Like the past two years I just had zero motivation for school. 97% of the reason is because of remote learning and the other 3% is just the regular lack of motivation I had since my mother enrolled me in school. There would be days where I would just fall asleep in class if I even joined that is. So my senior year is here and we are finally able to come back to school but it was only to take senior pictures and as I got in the buildings it was “ hey Jahiem it’s nice to see you” for the next 1 minute and 45 seconds. But before i could take my picture my a counselor pulled me to the side of the auditorium to speak and she said “ what’s up with your grades, you needa do your work if you want to graduate” and i shed a tear but what she told me was nothing new like I’ve told myself those same words a handful of times procrastinating so i don’t understand why it hit me hard when she said it to me that i shed a tear. And later that day when i seen my senior pictures i sat and asked myself “why cant i do this work, well why am i not doing this work why do i lack the motivation to graduate college after i came this far “ and i came to the conclusion that it was because of remote learning and the pandemic. But the words of my sister crossed my mind ‘’ you cant change the life you were given’’ so i realized there’s nothing i can do about and just focus on my so i can make a life for myself and be a better myself. After that I locked in and focused on making up as much work as possible for every class I was falling back on. I actually ended up still getting summer school for one class but that was a good thing for me because I went from not even being motivated to go to any classes to only going to summer school for one class that I would have probably failed even if remote learning wasn’t a thing. Moral of the story, my older sisters word helped me a lot and I’m truly grateful to her for the words of encouragement and everything else she has done for me in my life.

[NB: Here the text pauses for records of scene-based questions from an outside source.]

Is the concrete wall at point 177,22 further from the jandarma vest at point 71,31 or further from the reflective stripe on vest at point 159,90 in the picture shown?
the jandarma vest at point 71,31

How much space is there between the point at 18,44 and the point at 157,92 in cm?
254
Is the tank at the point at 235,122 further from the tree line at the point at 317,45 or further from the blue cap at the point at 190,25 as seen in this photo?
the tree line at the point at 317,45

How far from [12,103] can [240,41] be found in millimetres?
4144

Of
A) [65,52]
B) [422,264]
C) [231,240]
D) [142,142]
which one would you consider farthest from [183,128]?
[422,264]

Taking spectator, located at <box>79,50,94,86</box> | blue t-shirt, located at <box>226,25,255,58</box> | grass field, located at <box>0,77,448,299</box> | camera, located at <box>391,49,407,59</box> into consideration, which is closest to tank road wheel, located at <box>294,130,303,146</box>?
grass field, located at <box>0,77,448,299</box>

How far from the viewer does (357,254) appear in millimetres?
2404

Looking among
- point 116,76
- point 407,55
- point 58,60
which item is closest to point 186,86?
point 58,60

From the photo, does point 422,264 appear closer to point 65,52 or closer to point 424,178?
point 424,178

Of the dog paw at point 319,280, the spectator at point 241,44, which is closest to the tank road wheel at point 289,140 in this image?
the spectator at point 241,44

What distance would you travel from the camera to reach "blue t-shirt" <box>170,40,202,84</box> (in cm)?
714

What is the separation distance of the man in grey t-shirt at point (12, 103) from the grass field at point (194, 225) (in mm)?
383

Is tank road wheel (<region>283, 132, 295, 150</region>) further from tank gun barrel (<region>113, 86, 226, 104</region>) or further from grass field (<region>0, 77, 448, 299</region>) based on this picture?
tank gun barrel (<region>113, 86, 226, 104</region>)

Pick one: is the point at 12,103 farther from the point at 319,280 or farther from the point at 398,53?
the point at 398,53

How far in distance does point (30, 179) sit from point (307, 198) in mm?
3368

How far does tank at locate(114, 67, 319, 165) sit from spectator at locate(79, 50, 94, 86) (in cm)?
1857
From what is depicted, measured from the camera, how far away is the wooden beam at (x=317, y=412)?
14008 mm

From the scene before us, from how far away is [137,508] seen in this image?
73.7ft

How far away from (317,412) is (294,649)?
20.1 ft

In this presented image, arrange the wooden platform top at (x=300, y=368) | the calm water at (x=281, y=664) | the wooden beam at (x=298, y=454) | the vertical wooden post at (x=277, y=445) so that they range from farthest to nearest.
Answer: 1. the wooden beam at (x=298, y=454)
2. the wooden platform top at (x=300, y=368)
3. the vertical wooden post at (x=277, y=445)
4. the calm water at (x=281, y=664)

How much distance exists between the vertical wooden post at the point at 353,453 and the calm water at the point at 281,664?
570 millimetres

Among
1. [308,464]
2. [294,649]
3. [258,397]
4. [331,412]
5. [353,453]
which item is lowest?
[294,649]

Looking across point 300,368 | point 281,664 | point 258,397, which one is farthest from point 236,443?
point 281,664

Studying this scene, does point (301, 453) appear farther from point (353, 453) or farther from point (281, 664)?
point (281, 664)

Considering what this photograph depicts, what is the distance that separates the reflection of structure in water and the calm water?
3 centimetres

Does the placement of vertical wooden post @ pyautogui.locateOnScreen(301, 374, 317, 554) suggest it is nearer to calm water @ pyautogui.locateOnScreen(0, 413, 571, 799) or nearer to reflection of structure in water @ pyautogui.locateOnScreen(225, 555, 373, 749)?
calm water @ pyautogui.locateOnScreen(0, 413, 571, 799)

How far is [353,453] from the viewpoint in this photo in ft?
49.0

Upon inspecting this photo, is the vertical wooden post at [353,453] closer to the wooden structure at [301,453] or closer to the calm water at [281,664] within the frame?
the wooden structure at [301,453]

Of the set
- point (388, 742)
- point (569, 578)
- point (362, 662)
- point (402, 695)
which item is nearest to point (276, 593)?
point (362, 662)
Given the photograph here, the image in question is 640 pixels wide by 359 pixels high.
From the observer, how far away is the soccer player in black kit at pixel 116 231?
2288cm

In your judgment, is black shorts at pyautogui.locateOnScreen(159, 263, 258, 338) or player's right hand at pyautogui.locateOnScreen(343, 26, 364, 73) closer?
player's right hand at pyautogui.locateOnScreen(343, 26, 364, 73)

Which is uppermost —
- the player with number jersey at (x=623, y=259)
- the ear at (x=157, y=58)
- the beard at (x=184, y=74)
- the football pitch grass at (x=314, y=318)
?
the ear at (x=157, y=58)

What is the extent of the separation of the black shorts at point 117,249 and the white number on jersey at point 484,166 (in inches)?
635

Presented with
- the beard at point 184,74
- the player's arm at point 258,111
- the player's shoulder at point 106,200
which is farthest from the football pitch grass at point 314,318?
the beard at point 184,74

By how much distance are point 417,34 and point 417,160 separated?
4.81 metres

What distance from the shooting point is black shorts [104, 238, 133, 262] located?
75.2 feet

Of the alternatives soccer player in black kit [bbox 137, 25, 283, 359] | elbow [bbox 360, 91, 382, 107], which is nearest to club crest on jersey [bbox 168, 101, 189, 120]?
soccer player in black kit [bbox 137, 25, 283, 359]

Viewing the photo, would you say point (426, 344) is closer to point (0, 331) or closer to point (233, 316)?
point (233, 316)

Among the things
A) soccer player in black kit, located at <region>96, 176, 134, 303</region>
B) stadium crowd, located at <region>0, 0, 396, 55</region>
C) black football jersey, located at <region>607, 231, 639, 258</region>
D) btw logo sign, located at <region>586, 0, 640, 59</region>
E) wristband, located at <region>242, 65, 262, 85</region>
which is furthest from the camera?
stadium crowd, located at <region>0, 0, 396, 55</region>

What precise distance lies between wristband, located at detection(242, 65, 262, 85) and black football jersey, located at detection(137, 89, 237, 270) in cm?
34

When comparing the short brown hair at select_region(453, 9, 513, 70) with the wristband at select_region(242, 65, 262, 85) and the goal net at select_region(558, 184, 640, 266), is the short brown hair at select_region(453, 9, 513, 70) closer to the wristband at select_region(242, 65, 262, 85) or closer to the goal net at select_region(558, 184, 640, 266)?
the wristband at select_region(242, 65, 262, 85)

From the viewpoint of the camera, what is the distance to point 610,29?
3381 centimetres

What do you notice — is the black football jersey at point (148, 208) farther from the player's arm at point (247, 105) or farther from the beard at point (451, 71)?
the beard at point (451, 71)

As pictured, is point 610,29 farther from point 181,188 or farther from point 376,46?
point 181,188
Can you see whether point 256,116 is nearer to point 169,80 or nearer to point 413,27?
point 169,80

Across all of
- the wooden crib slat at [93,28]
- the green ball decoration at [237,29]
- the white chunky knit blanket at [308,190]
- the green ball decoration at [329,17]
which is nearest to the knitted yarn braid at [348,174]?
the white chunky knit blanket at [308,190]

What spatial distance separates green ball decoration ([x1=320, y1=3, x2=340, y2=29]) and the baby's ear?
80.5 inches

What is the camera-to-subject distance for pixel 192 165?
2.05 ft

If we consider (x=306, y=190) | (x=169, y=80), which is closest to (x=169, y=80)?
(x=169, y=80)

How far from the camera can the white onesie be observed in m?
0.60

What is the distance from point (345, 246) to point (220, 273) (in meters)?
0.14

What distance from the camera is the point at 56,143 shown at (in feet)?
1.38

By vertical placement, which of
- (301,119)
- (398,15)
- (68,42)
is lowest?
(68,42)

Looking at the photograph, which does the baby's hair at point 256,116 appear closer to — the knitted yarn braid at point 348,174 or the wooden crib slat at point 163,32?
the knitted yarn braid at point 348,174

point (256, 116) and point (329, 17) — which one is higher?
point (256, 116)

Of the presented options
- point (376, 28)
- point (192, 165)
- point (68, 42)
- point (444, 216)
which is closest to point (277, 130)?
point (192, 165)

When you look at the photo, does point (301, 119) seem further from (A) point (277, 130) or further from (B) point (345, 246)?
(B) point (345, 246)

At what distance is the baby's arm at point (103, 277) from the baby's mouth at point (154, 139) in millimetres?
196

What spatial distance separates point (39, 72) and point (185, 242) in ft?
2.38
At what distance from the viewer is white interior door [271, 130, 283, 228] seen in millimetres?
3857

I agree I am also grateful for my sister she encourages me to be great or rather to try to do my best. Your best is all a person can give and that is the only thing that matters. When trying to stay motivated is a challenge, I agree you must get focused and see the big picture to what you are trying to accomplish to make it to the finish line. A person must never just give up or rather giving up is not an option. School is for learning and gaining knowledge and you cant let if defeat you cause it’s that to help you to be great only if you allow it.